Required work:
Given the material below, output exactly the lines from the line with "scientific name: Eudorcas thomsonii" to the line with "scientific name: Tapirus terrestris", both ends included, and no other lines.

━━━

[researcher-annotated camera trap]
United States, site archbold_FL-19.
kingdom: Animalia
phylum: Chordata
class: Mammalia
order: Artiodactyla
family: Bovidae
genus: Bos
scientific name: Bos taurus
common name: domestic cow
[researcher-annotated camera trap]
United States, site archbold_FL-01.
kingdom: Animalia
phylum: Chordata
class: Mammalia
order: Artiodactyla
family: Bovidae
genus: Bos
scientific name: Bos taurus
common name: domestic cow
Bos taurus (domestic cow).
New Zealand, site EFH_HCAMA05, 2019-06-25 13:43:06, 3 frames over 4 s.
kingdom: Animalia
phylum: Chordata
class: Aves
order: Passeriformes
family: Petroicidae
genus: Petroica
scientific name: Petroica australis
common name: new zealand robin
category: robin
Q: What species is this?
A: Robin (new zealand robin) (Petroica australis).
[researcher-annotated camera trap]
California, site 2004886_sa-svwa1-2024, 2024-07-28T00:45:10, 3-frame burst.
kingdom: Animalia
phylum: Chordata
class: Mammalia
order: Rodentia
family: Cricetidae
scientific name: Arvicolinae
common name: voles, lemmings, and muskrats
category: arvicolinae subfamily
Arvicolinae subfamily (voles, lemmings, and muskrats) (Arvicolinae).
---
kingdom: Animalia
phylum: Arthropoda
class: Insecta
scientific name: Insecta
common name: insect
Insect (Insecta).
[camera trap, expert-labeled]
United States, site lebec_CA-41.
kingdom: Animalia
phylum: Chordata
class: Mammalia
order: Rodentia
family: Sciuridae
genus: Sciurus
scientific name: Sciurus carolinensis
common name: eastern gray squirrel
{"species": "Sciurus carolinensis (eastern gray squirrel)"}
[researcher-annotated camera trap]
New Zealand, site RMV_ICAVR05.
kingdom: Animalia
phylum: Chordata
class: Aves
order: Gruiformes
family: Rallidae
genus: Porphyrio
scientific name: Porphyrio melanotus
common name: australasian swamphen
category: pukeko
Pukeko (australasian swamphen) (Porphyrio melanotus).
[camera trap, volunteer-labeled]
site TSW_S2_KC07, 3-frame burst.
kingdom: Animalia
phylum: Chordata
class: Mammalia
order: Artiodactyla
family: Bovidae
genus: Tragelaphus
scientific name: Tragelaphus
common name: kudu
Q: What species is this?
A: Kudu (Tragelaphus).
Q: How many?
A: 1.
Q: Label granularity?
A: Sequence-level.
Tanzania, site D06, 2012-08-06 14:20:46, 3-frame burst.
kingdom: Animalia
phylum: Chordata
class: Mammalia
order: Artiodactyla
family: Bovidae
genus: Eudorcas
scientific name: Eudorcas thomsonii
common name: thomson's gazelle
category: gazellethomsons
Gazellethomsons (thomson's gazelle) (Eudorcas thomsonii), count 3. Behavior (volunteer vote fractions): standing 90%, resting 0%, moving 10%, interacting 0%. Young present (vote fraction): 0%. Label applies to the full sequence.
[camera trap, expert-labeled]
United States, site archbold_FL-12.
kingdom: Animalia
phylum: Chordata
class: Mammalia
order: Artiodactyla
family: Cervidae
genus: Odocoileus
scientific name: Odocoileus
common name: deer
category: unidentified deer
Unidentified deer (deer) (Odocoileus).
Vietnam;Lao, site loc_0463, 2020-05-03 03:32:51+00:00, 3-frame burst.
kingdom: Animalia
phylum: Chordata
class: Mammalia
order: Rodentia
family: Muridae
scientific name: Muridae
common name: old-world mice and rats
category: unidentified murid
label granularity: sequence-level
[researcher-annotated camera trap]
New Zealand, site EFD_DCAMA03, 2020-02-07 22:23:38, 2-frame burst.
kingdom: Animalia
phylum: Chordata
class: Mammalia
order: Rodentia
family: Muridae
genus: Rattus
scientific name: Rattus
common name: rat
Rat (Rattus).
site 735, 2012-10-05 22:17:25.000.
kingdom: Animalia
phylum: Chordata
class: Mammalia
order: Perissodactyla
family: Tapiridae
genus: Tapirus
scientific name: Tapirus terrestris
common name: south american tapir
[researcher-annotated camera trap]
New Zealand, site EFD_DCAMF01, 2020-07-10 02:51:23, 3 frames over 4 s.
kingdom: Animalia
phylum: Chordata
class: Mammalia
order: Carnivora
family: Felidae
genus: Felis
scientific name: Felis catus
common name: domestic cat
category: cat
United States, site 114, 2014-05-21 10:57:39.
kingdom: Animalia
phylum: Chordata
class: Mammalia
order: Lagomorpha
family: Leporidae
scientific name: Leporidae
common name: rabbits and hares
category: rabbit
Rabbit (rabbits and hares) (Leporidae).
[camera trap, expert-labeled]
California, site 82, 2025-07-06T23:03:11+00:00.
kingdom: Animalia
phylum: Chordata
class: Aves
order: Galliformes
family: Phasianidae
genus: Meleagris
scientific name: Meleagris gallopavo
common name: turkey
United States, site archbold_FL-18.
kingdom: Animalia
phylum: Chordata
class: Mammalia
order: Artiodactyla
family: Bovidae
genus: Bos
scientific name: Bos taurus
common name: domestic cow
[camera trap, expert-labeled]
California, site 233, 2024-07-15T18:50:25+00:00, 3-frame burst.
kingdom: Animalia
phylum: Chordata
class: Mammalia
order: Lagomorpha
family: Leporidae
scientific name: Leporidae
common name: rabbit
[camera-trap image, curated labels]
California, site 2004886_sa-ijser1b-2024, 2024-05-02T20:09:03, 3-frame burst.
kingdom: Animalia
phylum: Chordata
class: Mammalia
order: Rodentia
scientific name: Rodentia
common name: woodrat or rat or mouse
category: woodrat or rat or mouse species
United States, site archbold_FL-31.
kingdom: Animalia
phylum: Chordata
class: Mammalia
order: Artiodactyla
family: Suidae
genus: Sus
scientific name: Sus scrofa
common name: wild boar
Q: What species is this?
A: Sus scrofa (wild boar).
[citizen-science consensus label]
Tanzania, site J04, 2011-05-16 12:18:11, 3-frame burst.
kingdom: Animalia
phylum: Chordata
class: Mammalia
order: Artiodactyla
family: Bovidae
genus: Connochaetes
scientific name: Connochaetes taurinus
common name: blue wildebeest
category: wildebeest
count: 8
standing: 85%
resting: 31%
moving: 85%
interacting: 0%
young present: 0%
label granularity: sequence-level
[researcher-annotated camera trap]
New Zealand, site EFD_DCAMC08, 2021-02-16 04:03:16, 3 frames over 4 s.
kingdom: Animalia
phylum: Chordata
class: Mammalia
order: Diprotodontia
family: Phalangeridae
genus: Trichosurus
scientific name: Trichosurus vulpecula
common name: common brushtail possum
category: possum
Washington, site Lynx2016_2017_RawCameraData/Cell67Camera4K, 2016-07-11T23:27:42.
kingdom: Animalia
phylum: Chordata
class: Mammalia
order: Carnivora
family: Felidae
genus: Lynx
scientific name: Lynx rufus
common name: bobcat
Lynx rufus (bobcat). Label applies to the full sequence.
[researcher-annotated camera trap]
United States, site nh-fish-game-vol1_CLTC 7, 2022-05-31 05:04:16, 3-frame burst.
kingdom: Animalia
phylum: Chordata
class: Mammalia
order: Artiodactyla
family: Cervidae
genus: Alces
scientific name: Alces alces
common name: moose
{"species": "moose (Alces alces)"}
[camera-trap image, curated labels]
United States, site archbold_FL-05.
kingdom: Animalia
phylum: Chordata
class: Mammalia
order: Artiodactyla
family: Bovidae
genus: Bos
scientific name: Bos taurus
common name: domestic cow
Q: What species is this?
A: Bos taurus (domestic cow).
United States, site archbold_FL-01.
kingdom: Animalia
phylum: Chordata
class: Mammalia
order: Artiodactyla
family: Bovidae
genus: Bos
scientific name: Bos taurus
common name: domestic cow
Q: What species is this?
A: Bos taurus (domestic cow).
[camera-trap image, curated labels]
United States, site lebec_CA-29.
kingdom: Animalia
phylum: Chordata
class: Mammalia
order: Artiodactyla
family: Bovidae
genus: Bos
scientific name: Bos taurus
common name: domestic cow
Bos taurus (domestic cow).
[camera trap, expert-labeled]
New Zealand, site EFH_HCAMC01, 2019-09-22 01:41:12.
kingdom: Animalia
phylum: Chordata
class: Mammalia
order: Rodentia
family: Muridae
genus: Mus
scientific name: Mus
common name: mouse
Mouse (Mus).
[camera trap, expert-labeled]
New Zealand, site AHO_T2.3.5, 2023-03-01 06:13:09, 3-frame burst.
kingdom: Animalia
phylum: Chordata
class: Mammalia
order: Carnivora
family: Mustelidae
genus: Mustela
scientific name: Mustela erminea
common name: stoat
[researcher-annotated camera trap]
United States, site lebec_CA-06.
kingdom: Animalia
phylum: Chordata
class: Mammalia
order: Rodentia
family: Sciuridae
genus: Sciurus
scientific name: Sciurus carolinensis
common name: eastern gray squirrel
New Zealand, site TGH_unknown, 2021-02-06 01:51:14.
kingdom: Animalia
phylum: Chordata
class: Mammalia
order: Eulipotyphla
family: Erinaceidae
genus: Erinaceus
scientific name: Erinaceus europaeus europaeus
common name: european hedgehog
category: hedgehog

━━━

Response to the task:
scientific name: Eudorcas thomsonii
common name: thomson's gazelle
category: gazellethomsons
Gazellethomsons (thomson's gazelle) (Eudorcas thomsonii), count 3. Behavior (volunteer vote fractions): standing 90%, resting 0%, moving 10%, interacting 0%. Young present (vote fraction): 0%. Label applies to the full sequence.
[camera trap, expert-labeled]
United States, site archbold_FL-12.
kingdom: Animalia
phylum: Chordata
class: Mammalia
order: Artiodactyla
family: Cervidae
genus: Odocoileus
scientific name: Odocoileus
common name: deer
category: unidentified deer
Unidentified deer (deer) (Odocoileus).
Vietnam;Lao, site loc_0463, 2020-05-03 03:32:51+00:00, 3-frame burst.
kingdom: Animalia
phylum: Chordata
class: Mammalia
order: Rodentia
family: Muridae
scientific name: Muridae
common name: old-world mice and rats
category: unidentified murid
label granularity: sequence-level
[researcher-annotated camera trap]
New Zealand, site EFD_DCAMA03, 2020-02-07 22:23:38, 2-frame burst.
kingdom: Animalia
phylum: Chordata
class: Mammalia
order: Rodentia
family: Muridae
genus: Rattus
scientific name: Rattus
common name: rat
Rat (Rattus).
site 735, 2012-10-05 22:17:25.000.
kingdom: Animalia
phylum: Chordata
class: Mammalia
order: Perissodactyla
family: Tapiridae
genus: Tapirus
scientific name: Tapirus terrestris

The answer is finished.